The Diplomat
Sovereign wealth funds will have over $15.1 trillion in global investment assets by 2026, according to the Sovereign Wealth Funds Report 2026, prepared by the Center for Governance for Change at IE University, in collaboration with ICEX-Invest in Spain, and presented this Friday at ICEX headquarters in Madrid.
The study, which analyzes the activity of these investment vehicles between July 2024 and December 2025, confirms the consolidation of sovereign wealth funds as central players in global private markets. In more than half of the large transactions exceeding one billion dollars, these investors now act as strategic partners and main drivers, rather than minority co-investors.
Furthermore, the IE University and ICEX-Invest in Spain Sovereign Wealth Funds Report 2026 confirms, once again, a high concentration of activity among the world’s largest funds. Among them, Temasek (Singapore), GIC (Singapore), and Mubadala (Abu Dhabi) lead in number of transactions, while GIC tops the ranking by economic volume, followed by PIF (Saudi Arabia) and QIA (Qatar). Also noteworthy is the emergence of new players such as MGX, Abu Dhabi’s new technology investment fund, with significant investments in AI and technology.
In the case of Spain, the report confirms the country’s growing importance as a destination for sovereign capital. Between July 2024 and December 2025, Spain registered 18 direct transactions, with a combined value of €6.7 billion—equivalent to $7.6 billion. Broken down by fiscal year, direct sovereign investment in Spain exceeded €4.3 billion in 2024 and €2.2 billion in 2025.
Of these 18 transactions, twelve corresponded to foreign sovereign wealth funds and six to domestic investment vehicles, reflecting both Spain’s capacity to attract long-term international capital and the consolidation of its own public co-investment architecture. For the second consecutive year, Spain ranks sixth globally in terms of the value of transactions involving sovereign participation, and second in the EU, only behind Germany.
The activity is concentrated in sectors that are strategic for the Spanish economy: renewable energy, digital infrastructure, higher education and student residences, technology, and industry.
Among the most significant transactions are the investments by Mubadala (of Abu Dhabi, which has strengthened its position as the leading sovereign investor in Spain, especially since its acquisition of a stake in Cepsa, now Moeve, in 2009) and Masdar in renewables and education; GIC’s (of Singapore) investment in telecommunications infrastructure and student residences; the presence of the Temasek-Keppel ecosystem in data centers; and the initial deployment of the FOCO co-investment fund (managed by Cofides) in Spanish companies and platforms.

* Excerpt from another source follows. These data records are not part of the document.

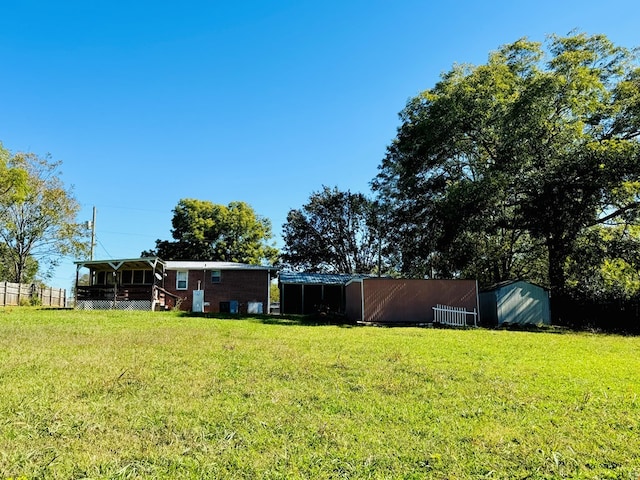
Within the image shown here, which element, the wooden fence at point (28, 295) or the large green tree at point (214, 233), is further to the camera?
the large green tree at point (214, 233)

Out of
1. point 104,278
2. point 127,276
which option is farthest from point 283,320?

Furthermore, Norway’s sovereign wealth fund, through its Government Pension Fund Global, held a position exceeding €24 billion at the end of 2025, a 21% increase compared to the end of 2024, encompassing corporate and sovereign debt, listed shares, and investments in private markets (renewable infrastructure).
Meanwhile, Norway’s Government Pension Fund Global, the world’s largest sovereign wealth fund with approximately €1.85 trillion in assets under management at the end of 2025, maintains the most diversified sovereign wealth position in Spain and the largest in aggregate volume.
At the close of 2025, this sovereign wealth fund’s exposure in Spain stood at an estimated total of €24.1 billion. The majority of this is channeled into listed shares (€14.3 billion), concentrated in the largest companies on the Spanish Stock Exchange: Iberdrola (approximately €3 billion), BBVA and Santander (approximately €2.5 billion each), Inditex (€1.4 billion), and Amadeus (€713 million). Its largest position is in Amadeus, where it holds over 2.5% of the capital.